> ЗАДАНИЯ:
1. Ответьте по тексту об истории германского фашизма:
(a) Кем был Лоссов в Баварии в то время?
(b) Какого числа был издан тайный приказ Лоссова?
(c) Кто должен был давать средства?
2. Извлеките из текста об истории германского фашизма фрагмент между словами «Власть Лоссова над» и «когда-либо отчетности рейхсвера.» включительно, без изменений.

> ТЕКСТ ДОКУМЕНТА:

■ ■ ■ ■ ■ ■ ■

История германского фашизма - Гейден Конрад. Страница 40
В процессе военного обучения, работ по обмундированию и по сбору оружия Лоссов привлек к себе всех военных руководителей военных союзов. Он был в то время своего рода военным полубогом в Баварии. В сравнении с ним совершенно стушевывалась личность мелкой сошки из штатских — Гитлера, который без устали доказывал, что пора обнажить меч. Но Лоссов не обнажал его.
Власть Лоссова над Гитлером покоилась, во-первых, на том, что у Лоссова было оружие, во-вторых, на том благоговении, которое питают перед регулярной армией все предводители нерегулярных войск, все бывшие офицеры, и наконец — на деньгах. Осенние маневры 1923 г. давали военным союзам единственную возможность удержать своих дружинников под знаменем свастики, так как рейхсвер выплачивал последним жалованье и кормил их. «Денежное содержание и продовольствие то же, что у чинов рейхсвера. Оплата по штатному месту, на котором используется данный доброволец, но не выше, чем следует по его служебному рангу», — так говорилось в тайном приказе Лоссова от 26 октября. Баварский министр финансов, которому, собственно, не было никакого дела до рейхсвера, должен был давать средства; ни одна инстанция не проверила когда-либо отчетности рейхсвера.

■ ■ ■ ■ ■ ■ ■

> ИСХОДНЫЕ ДАННЫЕ:
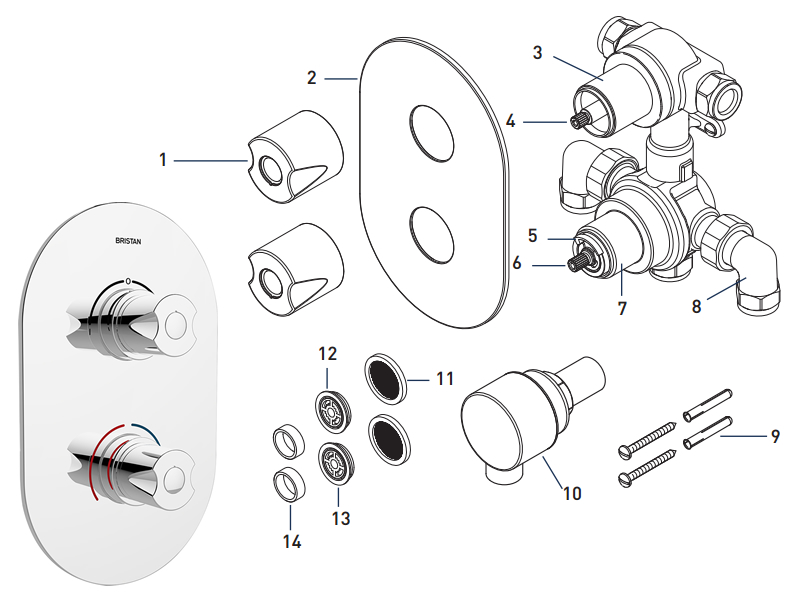 BRISTAN
0
1
2
3
4
5
6
7
8
9
10
11
12
13
14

■ ■ ■ ■ ■ ■ ■

> ОТВЕТЫ:
1.
(a) Своего рода военным полубогом.
(b) 26 октября.
(c) Баварский министр финансов.

2.
Власть Лоссова над Гитлером покоилась, во-первых, на том, что у Лоссова было оружие, во-вторых, на том благоговении, которое питают перед регулярной армией все предводители нерегулярных войск, все бывшие офицеры, и наконец — на деньгах. Осенние маневры 1923 г. давали военным союзам единственную возможность удержать своих дружинников под знаменем свастики, так как рейхсвер выплачивал последним жалованье и кормил их. «Денежное содержание и продовольствие то же, что у чинов рейхсвера. Оплата по штатному месту, на котором используется данный доброволец, но не выше, чем следует по его служебному рангу», — так говорилось в тайном приказе Лоссова от 26 октября. Баварский министр финансов, которому, собственно, не было никакого дела до рейхсвера, должен был давать средства; ни одна инстанция не проверила когда-либо отчетности рейхсвера.